GMS herbarium inventory is now online (click on division):
Chlorophyta (Greens) Phaeophyceae (Browns) Rhodophyta (Reds)
Please note that the GMS Herbarium does not contain any type specimens and it does not loan specimens. If you are interested in visiting, please contact Freya Sommer (freya at stanford dot edu).
Dr. Gilbert Smith came to Hopkins as a professor of botany in 1925. Although he published many original articles, Smith is best known for his books, including Freshwater Algae of the United States (1933), Cryptogamic Botany (1938), and Marine Algae of the Monterey Peninsula (1944). With its graceful illustrations and superb descriptions of seaweed form and habitat, Marine Algae of the Monterey Peninsula was, and still is, a landmark achievement. Smith retired in 1950, but remained scientifically active until he died in 1959.
One of Smith’s companions on algal collecting trips was Dr. George J. Hollenberg, who received his PhD at Stanford in 1933 and became a botany professor at the University of Redlands in southern California. After Smith’s retirement, Hollenberg taught summer classes in marine botany at Hopkins, 1950-1967.
In 1950, having finished their PhDs at the University of California at Berkeley, Drs. Donald P. and Isabella A. Abbott moved to Hopkins to pursue their two passions: invertebrates and marine algae. Don Abbott accepted a lectureship and, soon after, a professorship at Hopkins. Isabella Abbott studied the local flora without a permanent position at Hopkins for some twenty years, working closely with George Hollenberg. In 1966, Hollenberg and I. A. Abbott published their Supplement to Smith’s Marine Algae of the Monterey Peninsula, adding 55 new algal species to the list. In 1973, Isabella Abbott was officially hired as a lecturer at Hopkins, and in 1974 she accepted a full professorship.
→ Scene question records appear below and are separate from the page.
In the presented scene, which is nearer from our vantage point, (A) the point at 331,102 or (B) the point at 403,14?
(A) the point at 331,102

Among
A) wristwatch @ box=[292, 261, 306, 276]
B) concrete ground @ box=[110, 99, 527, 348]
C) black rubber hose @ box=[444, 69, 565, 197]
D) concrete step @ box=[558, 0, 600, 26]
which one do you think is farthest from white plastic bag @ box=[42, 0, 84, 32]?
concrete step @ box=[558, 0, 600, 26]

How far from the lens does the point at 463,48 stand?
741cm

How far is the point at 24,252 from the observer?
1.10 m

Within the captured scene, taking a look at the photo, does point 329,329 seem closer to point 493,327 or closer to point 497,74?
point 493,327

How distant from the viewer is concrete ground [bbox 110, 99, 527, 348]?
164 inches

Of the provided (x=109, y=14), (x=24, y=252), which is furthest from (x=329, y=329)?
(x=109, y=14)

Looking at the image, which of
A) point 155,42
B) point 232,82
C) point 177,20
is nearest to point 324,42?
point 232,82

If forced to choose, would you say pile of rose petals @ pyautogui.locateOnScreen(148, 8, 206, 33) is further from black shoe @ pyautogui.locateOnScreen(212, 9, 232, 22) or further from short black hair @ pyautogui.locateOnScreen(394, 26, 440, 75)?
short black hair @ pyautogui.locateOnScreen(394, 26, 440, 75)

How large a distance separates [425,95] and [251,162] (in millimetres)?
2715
Abbott and Hollenberg continued to collaborate, and in 1976, they published their classic Marine Algae of California. The purpose of this monumental compendium, based on Smith’s Marine Algae of the Monterey Peninsula, was to extend “the descriptions offered by Smith to embrace the variations shown by the species…throughout their California distribution.” M.A.C. includes descriptions and illustrations of 669 species, with contributions from six specialists, and an excellent historical review of west coast phycology by George F. Papenfuss. Now more than 30 years old, M.A.C. continues to be used by students and scientists throughout the northeastern Pacific, from Alaska to Mexico.